*THE DATA*

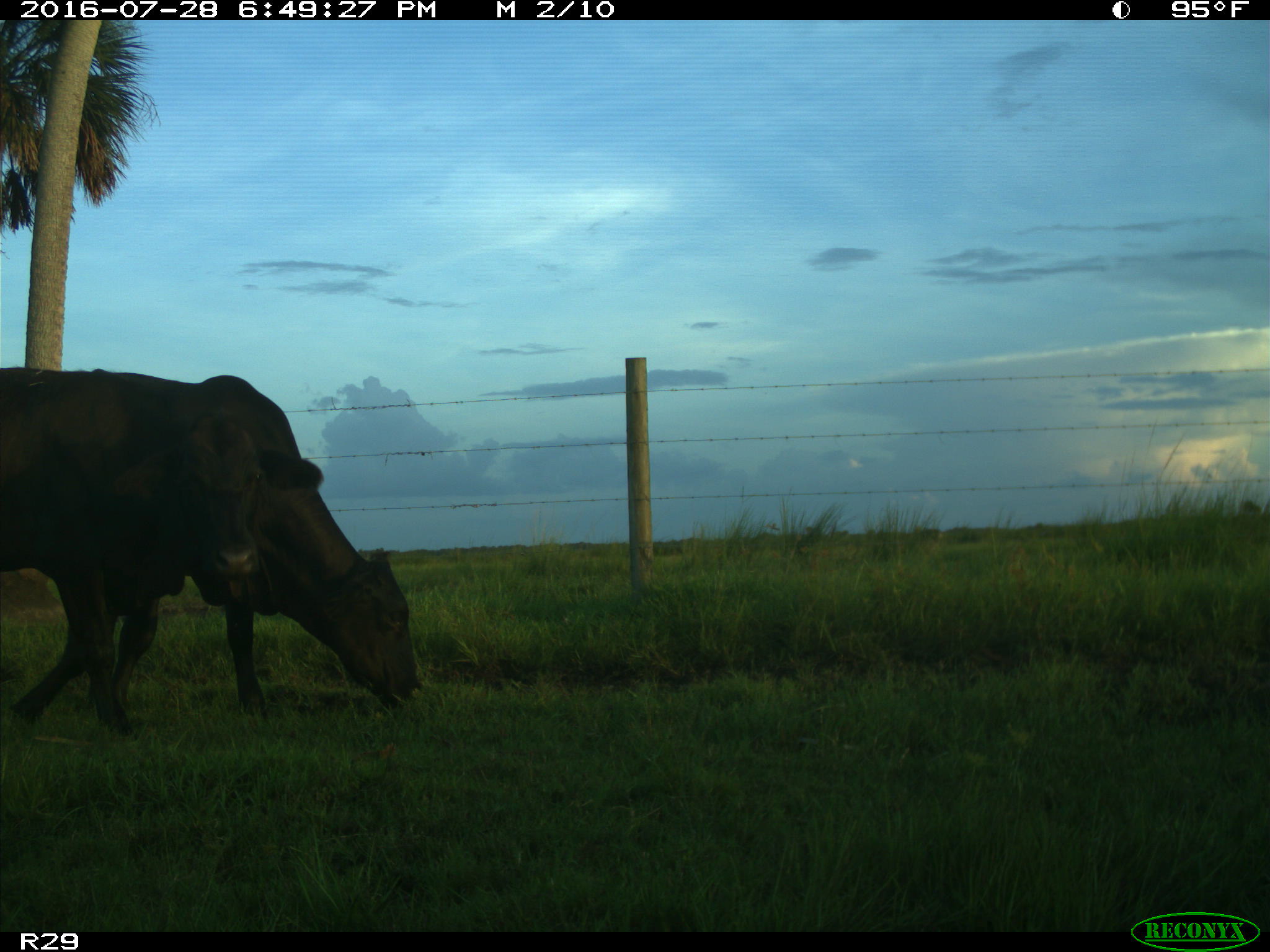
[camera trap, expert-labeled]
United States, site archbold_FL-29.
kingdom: Animalia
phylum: Chordata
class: Mammalia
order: Artiodactyla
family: Bovidae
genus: Bos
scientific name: Bos taurus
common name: domestic cow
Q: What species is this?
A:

*WHAT IS REQUIRED*
An exact repeat of the listing above, pictures excluded, is the answer.

*WRITTEN ANSWER*
[camera trap, expert-labeled]
United States, site archbold_FL-29.
kingdom: Animalia
phylum: Chordata
class: Mammalia
order: Artiodactyla
family: Bovidae
genus: Bos
scientific name: Bos taurus
common name: domestic cow
Q: What species is this?
A:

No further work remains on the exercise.